## Task directions
Write the next portion of the review of the BSGD algorithm for the CSO problem, beginning directly after its final sentence.

## Supplied passage
::::
Strengths: To the best of my knowledge, the BSGD algorithm is the first stochastic-gradient based algorithm that directly solves CSO problem itself. The two most relevant work that focus on CSO are [12] and [24]; [12] solves a saddle-point problem reformulation of CSO, while [24] resorts to providing sample complexities for SAA approach to solve general CSO problem. With respect to the SAA approach presented in [24], BSGD method improves in sample complexities (they remove the dependence on d) when F is general convex, matching the lower bounds they provide. Although BSGD is not optimal when F is strongly convex and smooth, it matches the complexities of SAA approach[24]. They also argue about the settings in which BSGD may not be optimal, providing a transparent evaluation of their algorithm. In addition to sample complexities for general F, authors argue that BSGD matches sample complexities of existing methods for MAML, and BSGD appears to be comparatively practical. Authors provide a lower bound analysis for convex/strongly convex and nonconvex (smooth) F, with first-order algorithms under biased oracles. The constructions for smooth and nonconvex F were based on prior work ([5] and[10]) and assume a particular algorithm class (zero-respecting algorithms) and bounded initialization. Although I am not an expert in lower bound analysis, I checked the proofs for the lower bound constructions and arguments, which were thorough and intricate. I believe it is especially important to evaluate sample complexities of algorithms for CSO with respect to lower bounds to have a concrete reference point for comparison. Existence of lower bound analysis is significant. Authors argue about possible applications where CSO problem arises and provide experiments under several of those scenarios. I would comment on experiments in details later, but authors successfully present connections to practical implications of the CSO setting and hence their algorithm. Due to relatively small inner sample complexity, BSGD has practical advantages.
::::
## Provided material

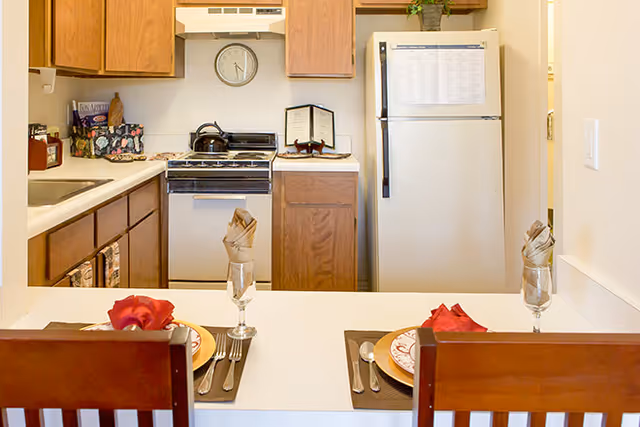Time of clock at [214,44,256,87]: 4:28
::::
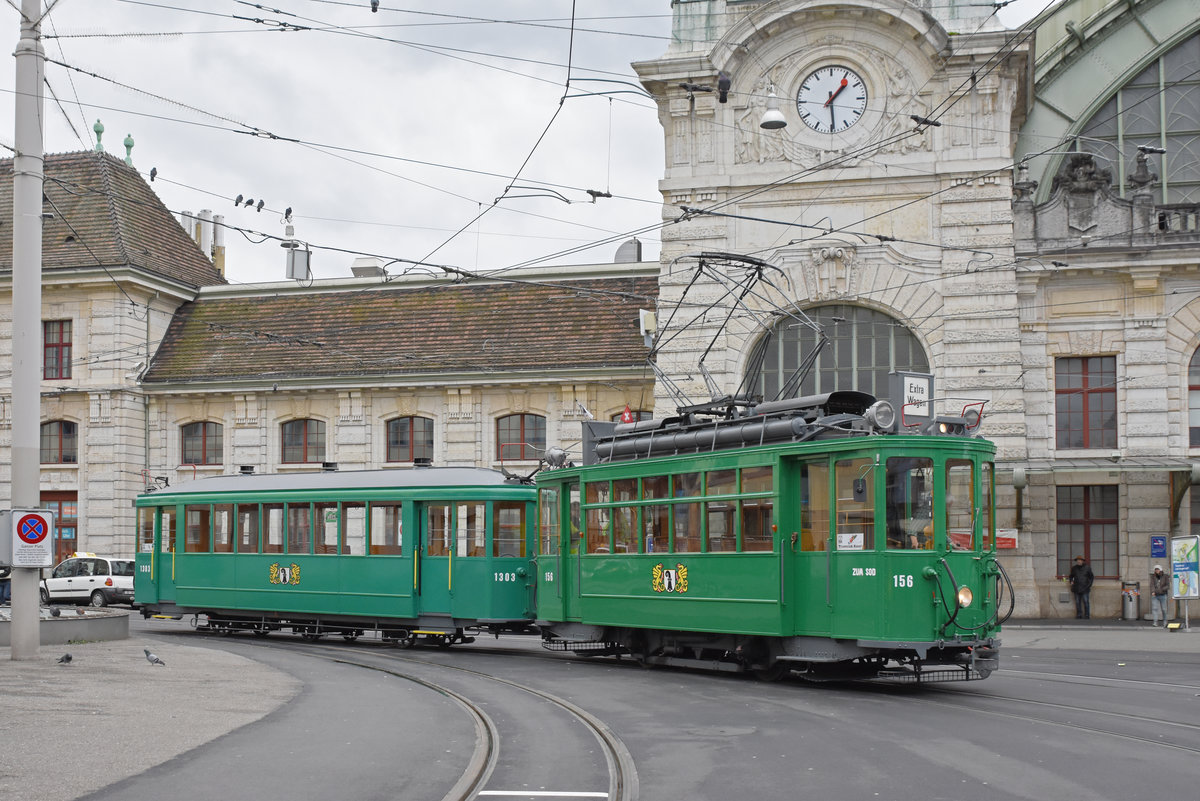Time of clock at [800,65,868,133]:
::::
## Response to the task
Weaknesses: SCO has gained popularity recently and CSO is a particular variation to it, which has concrete implications in practice. Although authors discuss their approach in conjunction with the most relevant prior work, the related work section is rather short and not detailed enough. The authors could have discussed individual papers (or in groups based on their relevance to each other) to highlight the main differences and overlaps between settings/assumptions they have and the algorithmic frameworks. CSO setting itself has been motivated in introduction but the paper lacks the narrative that clarifies differences between relevant problems settings and algorithms that are tailored for those particular problems. I believe this would illustrate why and how the CSO setting is important in a broader perspective. Second, authors argue that dual embedding and the primal-dual approach in [12] does not apply to nonconvex objectives, however, there are settings where BSGD and the algorithm in [12] have an overlap (when problem is convex). As far as I could understand, authors could have discussed the sample complexities for such cases. Similarly, authors could have devised an experimental setup to compare both methods in practice. Overall, I do not have any major comments about the general weaknesses of the paper. I have a few questions for technical details, which I believe the Additional comments section is more suitable for. ==================== POST-REBUTTAL ==================== My major concern was on the related work section, and authors address it in their rebuttal. My other comments were mostly suggestions for clarifications. I believe the lower bound analysis, together with the sample complexity results makes a good paper for NeurIPS. I am increasing my score.

Correctness: I checked the proofs for sample complexities in full details and validated the consistency of lower bound analysis. I fervently believe that their sample complexity results, theorems in the main text, and the lower bound computations are correct. Worst-case sample complexity analysis is straightforward and they make use of classical approaches. Therefore, proofs steps seem to be correct. As for empirical approaches, authors provide the full description of the numerical setups in the main text and appendix. The paper is transparent with respect to how each experiment had been carried out. Experiments are devised in such a way that they provide observations about the algorithm’s behavior under different settings (smoothness of the outer function vs mini batch size trade-off) and it compares their method with respect to existing methods in a fair manner. I have a few constructive comments with respect to numerical procedures in the Additional comments section.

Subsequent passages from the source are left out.